# Introducing my first Betta, Biscotti!



## Lordsameth (Jan 19, 2011)

Biscotti is my first ever betta. We met in a local pet store that was shutting down. He was living in a cup with about an inch of water in it, filthy as can be. Now have a look at him;

























































In the ones below, he has discovered his new aquarium accessory for the first time, and is having a look.




























and finally, here is a photo of my tank! Thanks for looking!


----------



## BettaHeart (Jan 2, 2011)

wow hes gorgeous :-D


----------



## Lordsameth (Jan 19, 2011)

BettaHeart said:


> wow hes gorgeous :-D


Thank you so much :3


----------



## Goomba3 (Jan 20, 2011)

He is definitely a good-lookin' fish! And your tank is awesome. Glad you were able to rescue him and give him a much better life.


----------



## Lordsameth (Jan 19, 2011)

Goomba3 said:


> He is definitely a good-lookin' fish! And your tank is awesome. Glad you were able to rescue him and give him a much better life.

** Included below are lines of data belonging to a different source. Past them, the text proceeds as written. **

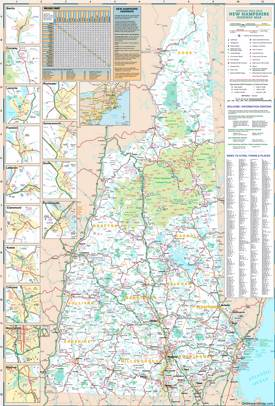 Large Detailed Tourist Map of New Hampshire With Cities And Towns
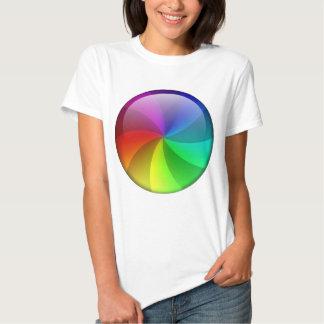 Wartete Shirt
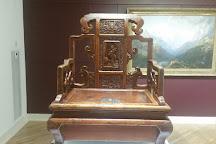 William King Museum of Art, Abingdon, United States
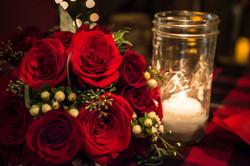 Sickler_Wedding-167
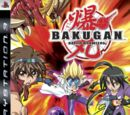 Bakugan Battle Brawlers (Video Game)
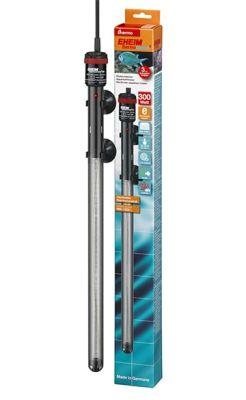 Eheim Thermo Control E 300 Watt Akvaryum Isıtıcısı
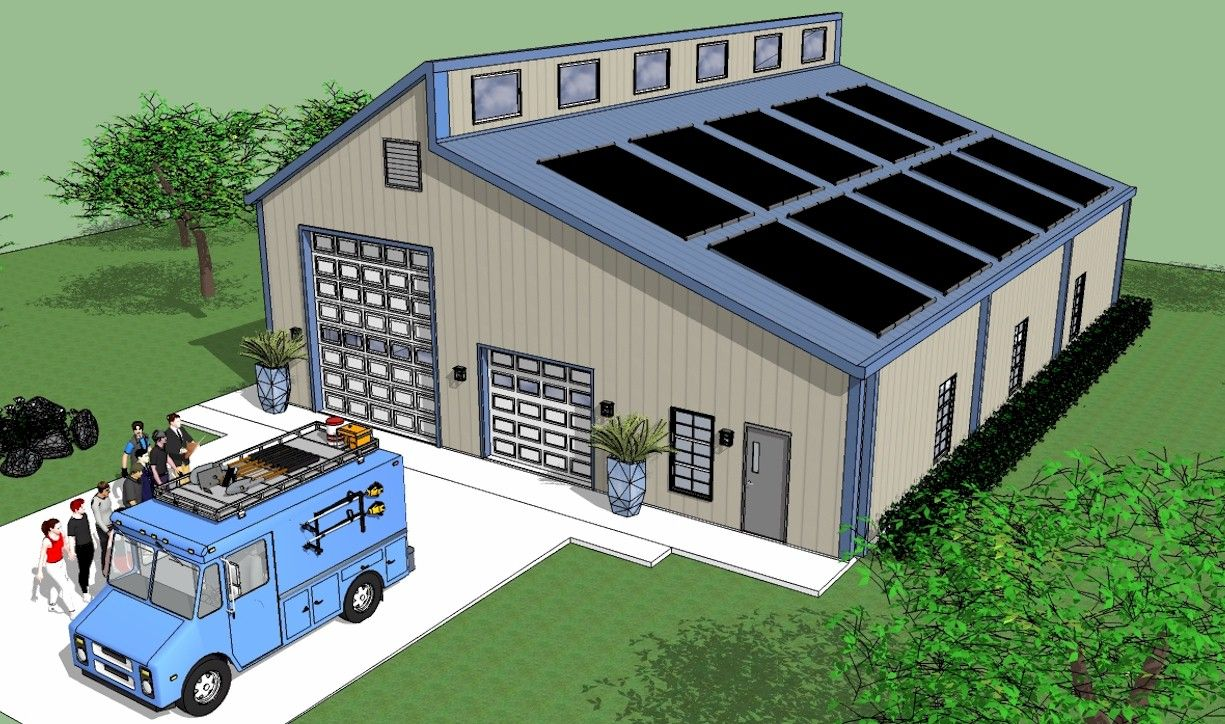 The wide expansive roof is optimal to solar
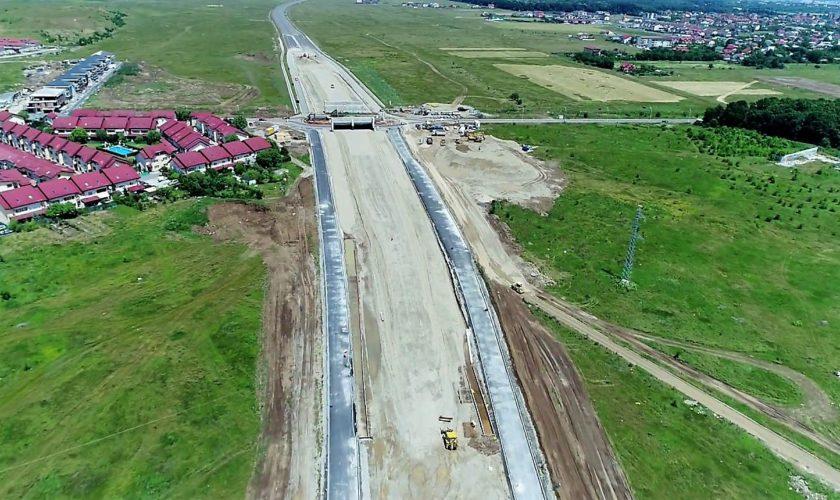 Autostrada A3 în lucru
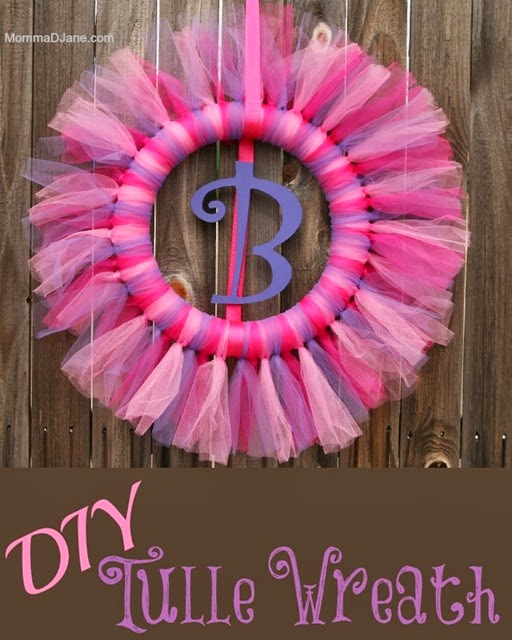 DIY-Tulle-Wreath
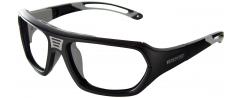 VERSPORT TROY/VX95551 - Prescription Glasses Online | Lenshop.eu
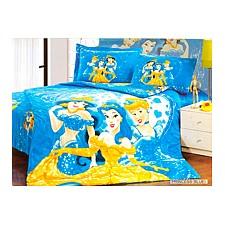 Комплект детский Princess AR_F0008905_1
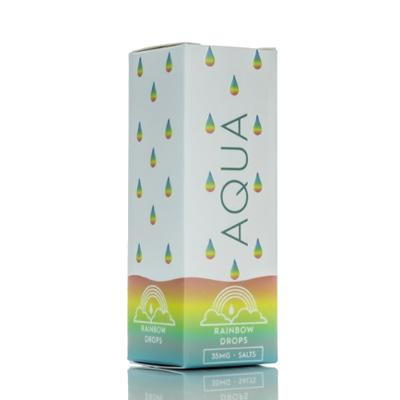 Aqua Salts Nicotine Salt E-Liquid Rainbow Drops 30ML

Thank you so much, I'm glad you like the tank, I only made changes to it today and it is great to know they look nice!


----------



## Betta Slave (Dec 8, 2009)

Gorgeous boy! I've always been fond of that shade of blue. 
Spoiled, too- must love his new home! Good on you for rescuing him


----------



## Lordsameth (Jan 19, 2011)

Thank you so much, and he is spoiled little fish, lol. I love him almost too muc!


----------



## lilchiwolf (Jan 10, 2011)

Cute fish. Your tank set up is awesome! How many gallons is that?


----------



## Lordsameth (Jan 19, 2011)

That is a 5 Gallon tank :3


----------



## tsoto80 (Nov 26, 2010)

pretty boy! Good rescue!


----------



## clindstrom (Jan 15, 2011)

Beautiful boy and tank!


----------



## nochoramet (Oct 2, 2009)

Ooooh he is lovely! He looks so happy and vibrant  I love the tank too-it's beautiful!


----------



## crowntail lover (Apr 25, 2009)

Very pretty! LOVE the tank! And his colors! :]


----------



## Bettaluver4evr (Jan 21, 2011)

I love your tank! And that lil guy is adorable. I recently saw a stunning turquoise betta in an inch of water at some horrible fish tank store, fintastic aquariums? Sadly, I couldn't get him, but he looked just like that! Wonderful rescue, and congragualtions on your first betta!


----------



## Airplane (Jan 6, 2011)

He's very pretty! Love the rock gate ornament.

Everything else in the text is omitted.